**Exercise objective:**
Go through the listing below and copy out every line that contains the string "instances".

[Data excerpts]

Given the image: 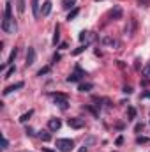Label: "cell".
Returning a JSON list of instances; mask_svg holds the SVG:
<instances>
[{
  "instance_id": "8",
  "label": "cell",
  "mask_w": 150,
  "mask_h": 152,
  "mask_svg": "<svg viewBox=\"0 0 150 152\" xmlns=\"http://www.w3.org/2000/svg\"><path fill=\"white\" fill-rule=\"evenodd\" d=\"M23 85H25L23 81H18V83H14V85H11V87H7V88L4 90V96H9V94H11L12 90H18V88H21Z\"/></svg>"
},
{
  "instance_id": "22",
  "label": "cell",
  "mask_w": 150,
  "mask_h": 152,
  "mask_svg": "<svg viewBox=\"0 0 150 152\" xmlns=\"http://www.w3.org/2000/svg\"><path fill=\"white\" fill-rule=\"evenodd\" d=\"M25 5H27L25 0H18V11L20 12H25Z\"/></svg>"
},
{
  "instance_id": "28",
  "label": "cell",
  "mask_w": 150,
  "mask_h": 152,
  "mask_svg": "<svg viewBox=\"0 0 150 152\" xmlns=\"http://www.w3.org/2000/svg\"><path fill=\"white\" fill-rule=\"evenodd\" d=\"M48 71H50V67H42V69H41V71L37 73V76H42V75H46Z\"/></svg>"
},
{
  "instance_id": "3",
  "label": "cell",
  "mask_w": 150,
  "mask_h": 152,
  "mask_svg": "<svg viewBox=\"0 0 150 152\" xmlns=\"http://www.w3.org/2000/svg\"><path fill=\"white\" fill-rule=\"evenodd\" d=\"M53 96V99H55V103L60 106V110H67V106H69V103H67V97L64 96V94H51Z\"/></svg>"
},
{
  "instance_id": "13",
  "label": "cell",
  "mask_w": 150,
  "mask_h": 152,
  "mask_svg": "<svg viewBox=\"0 0 150 152\" xmlns=\"http://www.w3.org/2000/svg\"><path fill=\"white\" fill-rule=\"evenodd\" d=\"M111 18H113V20H120V18H122V9H120L118 5L111 11Z\"/></svg>"
},
{
  "instance_id": "30",
  "label": "cell",
  "mask_w": 150,
  "mask_h": 152,
  "mask_svg": "<svg viewBox=\"0 0 150 152\" xmlns=\"http://www.w3.org/2000/svg\"><path fill=\"white\" fill-rule=\"evenodd\" d=\"M25 133H27L28 136H34V129H32V127H27V131H25Z\"/></svg>"
},
{
  "instance_id": "1",
  "label": "cell",
  "mask_w": 150,
  "mask_h": 152,
  "mask_svg": "<svg viewBox=\"0 0 150 152\" xmlns=\"http://www.w3.org/2000/svg\"><path fill=\"white\" fill-rule=\"evenodd\" d=\"M11 11H12V5H11V2H7L5 11H4V21H2V30L5 34H14V30H16V23L11 18Z\"/></svg>"
},
{
  "instance_id": "10",
  "label": "cell",
  "mask_w": 150,
  "mask_h": 152,
  "mask_svg": "<svg viewBox=\"0 0 150 152\" xmlns=\"http://www.w3.org/2000/svg\"><path fill=\"white\" fill-rule=\"evenodd\" d=\"M103 42H104L106 46H113V48H118V41H117V39H113V37H110V36L103 37Z\"/></svg>"
},
{
  "instance_id": "6",
  "label": "cell",
  "mask_w": 150,
  "mask_h": 152,
  "mask_svg": "<svg viewBox=\"0 0 150 152\" xmlns=\"http://www.w3.org/2000/svg\"><path fill=\"white\" fill-rule=\"evenodd\" d=\"M34 62H36V50L32 46H28V50H27V66H32Z\"/></svg>"
},
{
  "instance_id": "14",
  "label": "cell",
  "mask_w": 150,
  "mask_h": 152,
  "mask_svg": "<svg viewBox=\"0 0 150 152\" xmlns=\"http://www.w3.org/2000/svg\"><path fill=\"white\" fill-rule=\"evenodd\" d=\"M141 75L145 76V81H143V83L147 85V83H149V81H150V66H147V67H145V69L141 71Z\"/></svg>"
},
{
  "instance_id": "21",
  "label": "cell",
  "mask_w": 150,
  "mask_h": 152,
  "mask_svg": "<svg viewBox=\"0 0 150 152\" xmlns=\"http://www.w3.org/2000/svg\"><path fill=\"white\" fill-rule=\"evenodd\" d=\"M90 39V32H87V30H83L81 34H79V41L83 42V41H88Z\"/></svg>"
},
{
  "instance_id": "5",
  "label": "cell",
  "mask_w": 150,
  "mask_h": 152,
  "mask_svg": "<svg viewBox=\"0 0 150 152\" xmlns=\"http://www.w3.org/2000/svg\"><path fill=\"white\" fill-rule=\"evenodd\" d=\"M48 127H50V131H58V129L62 127L60 118H50V120H48Z\"/></svg>"
},
{
  "instance_id": "2",
  "label": "cell",
  "mask_w": 150,
  "mask_h": 152,
  "mask_svg": "<svg viewBox=\"0 0 150 152\" xmlns=\"http://www.w3.org/2000/svg\"><path fill=\"white\" fill-rule=\"evenodd\" d=\"M57 149L62 152H71L74 149V142L69 138H60V140H57Z\"/></svg>"
},
{
  "instance_id": "24",
  "label": "cell",
  "mask_w": 150,
  "mask_h": 152,
  "mask_svg": "<svg viewBox=\"0 0 150 152\" xmlns=\"http://www.w3.org/2000/svg\"><path fill=\"white\" fill-rule=\"evenodd\" d=\"M14 71H16V67H11V69L5 73V76H4V78H5V80H7V78H11V76L14 75Z\"/></svg>"
},
{
  "instance_id": "4",
  "label": "cell",
  "mask_w": 150,
  "mask_h": 152,
  "mask_svg": "<svg viewBox=\"0 0 150 152\" xmlns=\"http://www.w3.org/2000/svg\"><path fill=\"white\" fill-rule=\"evenodd\" d=\"M67 126L73 127V129H81L85 126L83 118H78V117H73V118H67Z\"/></svg>"
},
{
  "instance_id": "9",
  "label": "cell",
  "mask_w": 150,
  "mask_h": 152,
  "mask_svg": "<svg viewBox=\"0 0 150 152\" xmlns=\"http://www.w3.org/2000/svg\"><path fill=\"white\" fill-rule=\"evenodd\" d=\"M81 76H83V73H81L79 69H76V73H73L71 76H67V81H69V83H74V81H79V80H81Z\"/></svg>"
},
{
  "instance_id": "19",
  "label": "cell",
  "mask_w": 150,
  "mask_h": 152,
  "mask_svg": "<svg viewBox=\"0 0 150 152\" xmlns=\"http://www.w3.org/2000/svg\"><path fill=\"white\" fill-rule=\"evenodd\" d=\"M133 30H134V20H131L129 21V27H125V34L133 36Z\"/></svg>"
},
{
  "instance_id": "35",
  "label": "cell",
  "mask_w": 150,
  "mask_h": 152,
  "mask_svg": "<svg viewBox=\"0 0 150 152\" xmlns=\"http://www.w3.org/2000/svg\"><path fill=\"white\" fill-rule=\"evenodd\" d=\"M141 97H150V92H145V94H141Z\"/></svg>"
},
{
  "instance_id": "32",
  "label": "cell",
  "mask_w": 150,
  "mask_h": 152,
  "mask_svg": "<svg viewBox=\"0 0 150 152\" xmlns=\"http://www.w3.org/2000/svg\"><path fill=\"white\" fill-rule=\"evenodd\" d=\"M124 92H125V94H131V92H133V88H131V87H124Z\"/></svg>"
},
{
  "instance_id": "16",
  "label": "cell",
  "mask_w": 150,
  "mask_h": 152,
  "mask_svg": "<svg viewBox=\"0 0 150 152\" xmlns=\"http://www.w3.org/2000/svg\"><path fill=\"white\" fill-rule=\"evenodd\" d=\"M32 12L36 18L39 16V0H32Z\"/></svg>"
},
{
  "instance_id": "23",
  "label": "cell",
  "mask_w": 150,
  "mask_h": 152,
  "mask_svg": "<svg viewBox=\"0 0 150 152\" xmlns=\"http://www.w3.org/2000/svg\"><path fill=\"white\" fill-rule=\"evenodd\" d=\"M78 12H79L78 9H73V11L69 12V16H67V20H69V21H71V20H74L76 16H78Z\"/></svg>"
},
{
  "instance_id": "17",
  "label": "cell",
  "mask_w": 150,
  "mask_h": 152,
  "mask_svg": "<svg viewBox=\"0 0 150 152\" xmlns=\"http://www.w3.org/2000/svg\"><path fill=\"white\" fill-rule=\"evenodd\" d=\"M39 138H41L42 142H50V140H51L50 133H46V131H41V133H39Z\"/></svg>"
},
{
  "instance_id": "33",
  "label": "cell",
  "mask_w": 150,
  "mask_h": 152,
  "mask_svg": "<svg viewBox=\"0 0 150 152\" xmlns=\"http://www.w3.org/2000/svg\"><path fill=\"white\" fill-rule=\"evenodd\" d=\"M122 143H124V138H122V136H118V138H117V145H122Z\"/></svg>"
},
{
  "instance_id": "27",
  "label": "cell",
  "mask_w": 150,
  "mask_h": 152,
  "mask_svg": "<svg viewBox=\"0 0 150 152\" xmlns=\"http://www.w3.org/2000/svg\"><path fill=\"white\" fill-rule=\"evenodd\" d=\"M83 50H85V46H79V48H76L74 51H73V55H79V53H81Z\"/></svg>"
},
{
  "instance_id": "18",
  "label": "cell",
  "mask_w": 150,
  "mask_h": 152,
  "mask_svg": "<svg viewBox=\"0 0 150 152\" xmlns=\"http://www.w3.org/2000/svg\"><path fill=\"white\" fill-rule=\"evenodd\" d=\"M32 115H34V110H28V113H23L21 117H20V122H27Z\"/></svg>"
},
{
  "instance_id": "12",
  "label": "cell",
  "mask_w": 150,
  "mask_h": 152,
  "mask_svg": "<svg viewBox=\"0 0 150 152\" xmlns=\"http://www.w3.org/2000/svg\"><path fill=\"white\" fill-rule=\"evenodd\" d=\"M92 87H94L92 83H79L78 90H79V92H90V90H92Z\"/></svg>"
},
{
  "instance_id": "26",
  "label": "cell",
  "mask_w": 150,
  "mask_h": 152,
  "mask_svg": "<svg viewBox=\"0 0 150 152\" xmlns=\"http://www.w3.org/2000/svg\"><path fill=\"white\" fill-rule=\"evenodd\" d=\"M134 117H136V110L134 108H129V120H133Z\"/></svg>"
},
{
  "instance_id": "20",
  "label": "cell",
  "mask_w": 150,
  "mask_h": 152,
  "mask_svg": "<svg viewBox=\"0 0 150 152\" xmlns=\"http://www.w3.org/2000/svg\"><path fill=\"white\" fill-rule=\"evenodd\" d=\"M60 41V30H58V27H55V36H53V44L57 46V42Z\"/></svg>"
},
{
  "instance_id": "36",
  "label": "cell",
  "mask_w": 150,
  "mask_h": 152,
  "mask_svg": "<svg viewBox=\"0 0 150 152\" xmlns=\"http://www.w3.org/2000/svg\"><path fill=\"white\" fill-rule=\"evenodd\" d=\"M78 152H87V147H81V149H79Z\"/></svg>"
},
{
  "instance_id": "25",
  "label": "cell",
  "mask_w": 150,
  "mask_h": 152,
  "mask_svg": "<svg viewBox=\"0 0 150 152\" xmlns=\"http://www.w3.org/2000/svg\"><path fill=\"white\" fill-rule=\"evenodd\" d=\"M149 142V138H145V136H138L136 138V143H147Z\"/></svg>"
},
{
  "instance_id": "15",
  "label": "cell",
  "mask_w": 150,
  "mask_h": 152,
  "mask_svg": "<svg viewBox=\"0 0 150 152\" xmlns=\"http://www.w3.org/2000/svg\"><path fill=\"white\" fill-rule=\"evenodd\" d=\"M76 0H62V7L64 9H71V7H74Z\"/></svg>"
},
{
  "instance_id": "11",
  "label": "cell",
  "mask_w": 150,
  "mask_h": 152,
  "mask_svg": "<svg viewBox=\"0 0 150 152\" xmlns=\"http://www.w3.org/2000/svg\"><path fill=\"white\" fill-rule=\"evenodd\" d=\"M16 55H18V50H16V48H14V50H12V51H11V55H9V58H7V62H5V64H4V66H2V69H4V67H5V66H11V64H12V62H14V58H16Z\"/></svg>"
},
{
  "instance_id": "31",
  "label": "cell",
  "mask_w": 150,
  "mask_h": 152,
  "mask_svg": "<svg viewBox=\"0 0 150 152\" xmlns=\"http://www.w3.org/2000/svg\"><path fill=\"white\" fill-rule=\"evenodd\" d=\"M143 129V124H136V127H134V131L138 133V131H141Z\"/></svg>"
},
{
  "instance_id": "34",
  "label": "cell",
  "mask_w": 150,
  "mask_h": 152,
  "mask_svg": "<svg viewBox=\"0 0 150 152\" xmlns=\"http://www.w3.org/2000/svg\"><path fill=\"white\" fill-rule=\"evenodd\" d=\"M140 62H141V60H140V58H136V64H134V67H136L138 71H140Z\"/></svg>"
},
{
  "instance_id": "29",
  "label": "cell",
  "mask_w": 150,
  "mask_h": 152,
  "mask_svg": "<svg viewBox=\"0 0 150 152\" xmlns=\"http://www.w3.org/2000/svg\"><path fill=\"white\" fill-rule=\"evenodd\" d=\"M9 147V142H7V138H4L2 140V149H7Z\"/></svg>"
},
{
  "instance_id": "7",
  "label": "cell",
  "mask_w": 150,
  "mask_h": 152,
  "mask_svg": "<svg viewBox=\"0 0 150 152\" xmlns=\"http://www.w3.org/2000/svg\"><path fill=\"white\" fill-rule=\"evenodd\" d=\"M50 12H51V0H46V2L42 4L41 14H42V16H50Z\"/></svg>"
}]
</instances>
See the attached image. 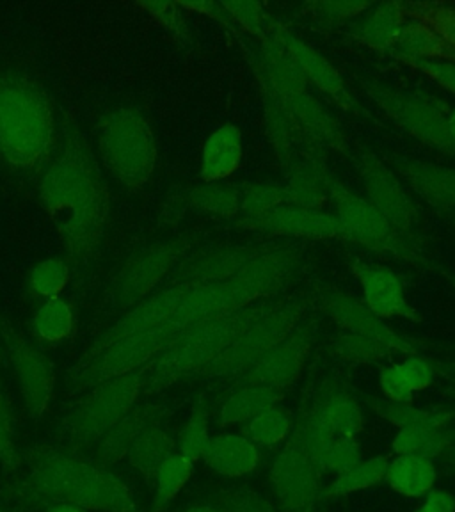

**Correct result:**
Returning a JSON list of instances; mask_svg holds the SVG:
<instances>
</instances>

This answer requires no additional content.